» Activity: Return all of the data exactly, with nothing left out but the pictures.

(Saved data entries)
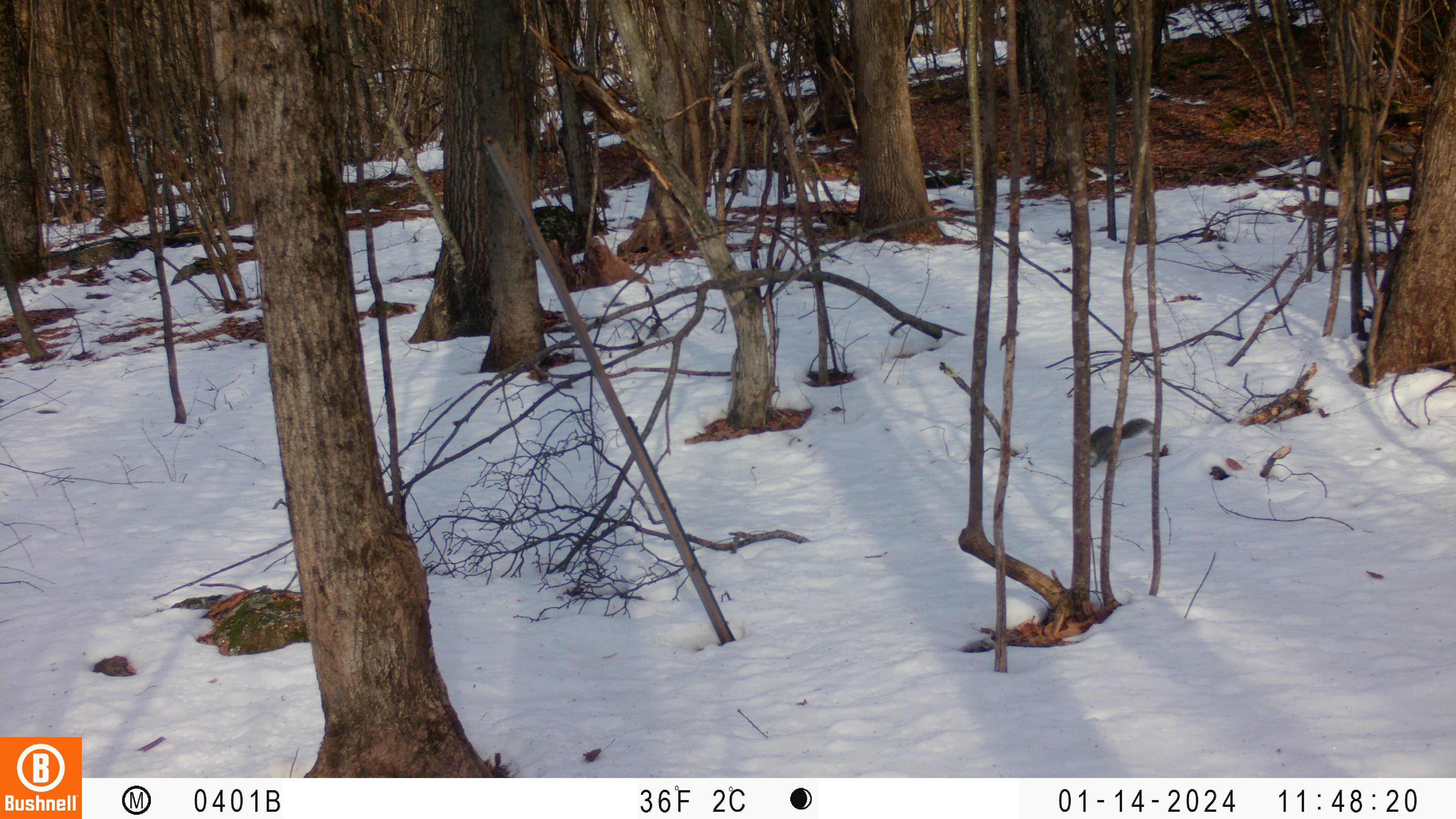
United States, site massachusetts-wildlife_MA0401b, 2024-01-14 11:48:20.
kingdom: Animalia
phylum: Chordata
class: Mammalia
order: Rodentia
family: Sciuridae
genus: Sciurus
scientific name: Sciurus carolinensis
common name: gray squirrel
Gray squirrel (Sciurus carolinensis).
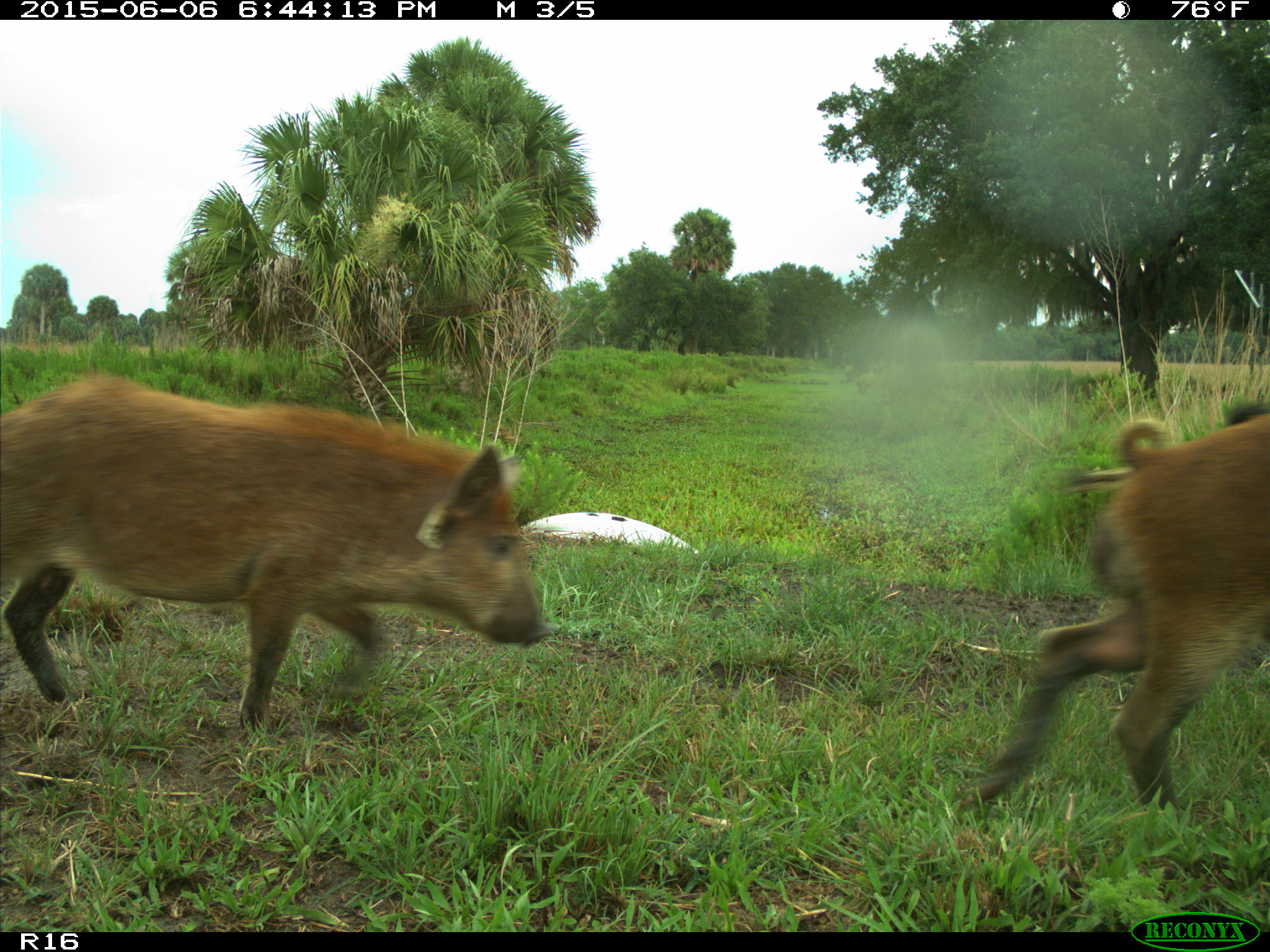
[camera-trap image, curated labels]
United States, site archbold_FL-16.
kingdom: Animalia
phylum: Chordata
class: Mammalia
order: Artiodactyla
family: Suidae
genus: Sus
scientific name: Sus scrofa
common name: wild boar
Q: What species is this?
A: Sus scrofa (wild boar).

» Your solution:
United States, site massachusetts-wildlife_MA0401b, 2024-01-14 11:48:20.
kingdom: Animalia
phylum: Chordata
class: Mammalia
order: Rodentia
family: Sciuridae
genus: Sciurus
scientific name: Sciurus carolinensis
common name: gray squirrel
Gray squirrel (Sciurus carolinensis).
[camera-trap image, curated labels]
United States, site archbold_FL-16.
kingdom: Animalia
phylum: Chordata
class: Mammalia
order: Artiodactyla
family: Suidae
genus: Sus
scientific name: Sus scrofa
common name: wild boar
Q: What species is this?
A: Sus scrofa (wild boar).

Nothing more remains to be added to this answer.